13. Compute Services & Decision Framework [03:06:10.710 - 03:33:33.320]

• Compute options:
  • Virtual Machines (IaaS).
  • App Services (PaaS).
  • Azure Functions (serverless).
  • Container Instances.
  • Azure Kubernetes Service (AKS).
  • Batch (HPC jobs).
• Decision tree revisited: Match workload to service based on control, scalability, and cost.
• Virtual Machine Scale Sets: Auto-scaling groups for high availability.
• Spot Instances & Low-Priority VMs: Cost-saving for non-critical, interruptible workloads.
• Functions: Ideal for short-lived events (<15 sec); e.g., image processing, API triggers.
• Logic Apps: Low-code workflows to integrate services (e.g., tweet → Dropbox).

14. Compute Architecture Design & Review [03:33:33.320 - 03:48:38.190]

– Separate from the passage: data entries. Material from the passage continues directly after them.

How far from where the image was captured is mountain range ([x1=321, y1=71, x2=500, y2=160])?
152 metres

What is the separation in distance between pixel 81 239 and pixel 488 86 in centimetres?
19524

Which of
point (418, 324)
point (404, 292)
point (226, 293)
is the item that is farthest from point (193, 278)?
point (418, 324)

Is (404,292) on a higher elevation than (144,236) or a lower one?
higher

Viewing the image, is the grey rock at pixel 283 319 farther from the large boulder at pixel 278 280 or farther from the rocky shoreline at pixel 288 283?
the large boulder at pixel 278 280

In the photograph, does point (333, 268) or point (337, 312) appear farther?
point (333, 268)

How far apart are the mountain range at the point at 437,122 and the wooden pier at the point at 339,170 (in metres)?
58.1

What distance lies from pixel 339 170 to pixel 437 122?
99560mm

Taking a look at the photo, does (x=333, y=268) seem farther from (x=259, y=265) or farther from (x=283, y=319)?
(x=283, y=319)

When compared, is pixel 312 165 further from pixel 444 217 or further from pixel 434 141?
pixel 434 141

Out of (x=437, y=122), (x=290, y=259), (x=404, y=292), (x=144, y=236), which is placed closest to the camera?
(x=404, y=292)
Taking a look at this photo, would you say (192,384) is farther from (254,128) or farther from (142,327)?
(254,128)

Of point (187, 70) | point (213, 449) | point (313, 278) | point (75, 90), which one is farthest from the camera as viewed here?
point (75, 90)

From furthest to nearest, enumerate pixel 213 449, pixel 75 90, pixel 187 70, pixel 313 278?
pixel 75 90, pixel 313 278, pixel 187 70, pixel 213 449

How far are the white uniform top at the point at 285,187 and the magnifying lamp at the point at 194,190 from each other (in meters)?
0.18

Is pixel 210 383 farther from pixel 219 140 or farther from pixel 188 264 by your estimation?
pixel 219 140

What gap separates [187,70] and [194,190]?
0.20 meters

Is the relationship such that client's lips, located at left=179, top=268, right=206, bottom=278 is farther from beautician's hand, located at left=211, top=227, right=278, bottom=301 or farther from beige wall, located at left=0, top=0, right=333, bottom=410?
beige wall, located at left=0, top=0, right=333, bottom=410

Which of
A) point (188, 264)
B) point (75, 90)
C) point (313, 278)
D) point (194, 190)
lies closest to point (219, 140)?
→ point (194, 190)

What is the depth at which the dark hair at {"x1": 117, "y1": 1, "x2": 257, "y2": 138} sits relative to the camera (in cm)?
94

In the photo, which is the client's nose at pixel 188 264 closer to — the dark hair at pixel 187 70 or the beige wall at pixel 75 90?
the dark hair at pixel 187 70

• Case study: Design a scalable app with frontend, middleware (.NET), and backend.
• Four student teams present architectures:
  1. IaaS: VMs + Load Balancers (traditional).
  2. PaaS: App Services + Functions + SQL DB.
  3. Hybrid: App Service + AKS + Cosmos DB + SQL.
  4. Multi-region: Redundant tiers across regions.
• Instructor validates all designs as valid; highlights trade-offs:
  • AKS offers scalability but adds complexity/cost.
  • Functions reduce overhead but require stateless design.
• Emphasis: Start simple; scale complexity only when justified.

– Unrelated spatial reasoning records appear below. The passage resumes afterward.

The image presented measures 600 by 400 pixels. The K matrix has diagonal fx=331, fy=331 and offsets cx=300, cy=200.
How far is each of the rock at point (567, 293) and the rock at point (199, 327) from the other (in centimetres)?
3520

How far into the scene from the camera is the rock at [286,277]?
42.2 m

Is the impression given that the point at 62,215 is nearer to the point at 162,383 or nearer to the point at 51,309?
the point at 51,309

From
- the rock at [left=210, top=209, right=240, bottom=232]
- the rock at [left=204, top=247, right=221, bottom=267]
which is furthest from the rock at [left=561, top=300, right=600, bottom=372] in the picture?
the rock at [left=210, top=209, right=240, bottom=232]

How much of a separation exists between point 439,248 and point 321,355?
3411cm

15. Cost Management & Optimization [03:53:36.130 - 04:21:17.970]

• Cloud cost is not automatic savings—it requires intentional design.
• Cost drivers:
  • Pay-as-you-go vs. Reserved Instances (up to 60% discount).
  • Data egress fees (expensive for cold storage restores).
  • Geographic pricing variations.
  • Over-provisioned Kubernetes clusters.
• Tools:
  • Azure Pricing Calculator: Estimate costs for architecture components.
  • TCO Calculator: Compare cloud vs. on-premises (e.g., 5-year cost of VMs, storage, networking).
• Demonstration: Sample TCO output shows cloud savings despite higher upfront complexity.
• Final reminder: Always export and save cost estimates; align design with budget constraints.

Appendix

Key Principles

• Follow the money: Align resource ownership (subscriptions, tags) with budget holders (business units).
• Tag everything: Use consistent tags (CostCenter, Environment, Owner) for granular cost allocation.
• Start simple: Begin with minimal architecture; add complexity only when needed (KISS principle).
• Avoid VM overuse: Prefer App Services, Functions, or Containers unless full OS control is required.
• Design for redundancy: Use geo-replication, availability sets, and traffic managers for resilience.
• Secure endpoints: Never expose storage or databases publicly; use VNet, RBAC, and private links.

Tools Used

• Azure Portal (Management Groups, Tags, Storage Accounts)
• Azure DevOps (CI/CD Pipelines)
• Draw.io (Architecture Diagramming)
• Azure Pricing Calculator
• Total Cost of Ownership (TCO) Calculator
• Azure Cache for Redis
• Azure Cosmos DB
• Azure Functions
• Azure Kubernetes Service (AKS)

Common Pitfalls

• Using VMs for workloads better suited to App Services or Functions.
• Ignoring data egress costs in backup and recovery strategies.
• Assigning same IP subnets to on-premises and cloud networks (causing routing conflicts).
• Over-provisioning Kubernetes nodes without monitoring usage.
• Not using reserved instances for predictable workloads.
• Storing sensitive data in public blob containers without SAS or RBAC.

Practice Suggestions

• Recreate the Tailwind Traders governance hierarchy in your own Azure subscription.
• Build a tagging policy and apply it to 5+ resources.
• Use the Azure Pricing Calculator to model a simple web app (App Service + SQL + Blob).
• Run the TCO Calculator comparing 3 VMs + 10TB storage on-premises vs. cloud.
• Design a 3-tier app (frontend, middleware, backend) using two different compute models (IaaS vs. PaaS) and compare cost/complexity.
• Practice deploying a sample app via DevOps pipeline and debug a failed deployment.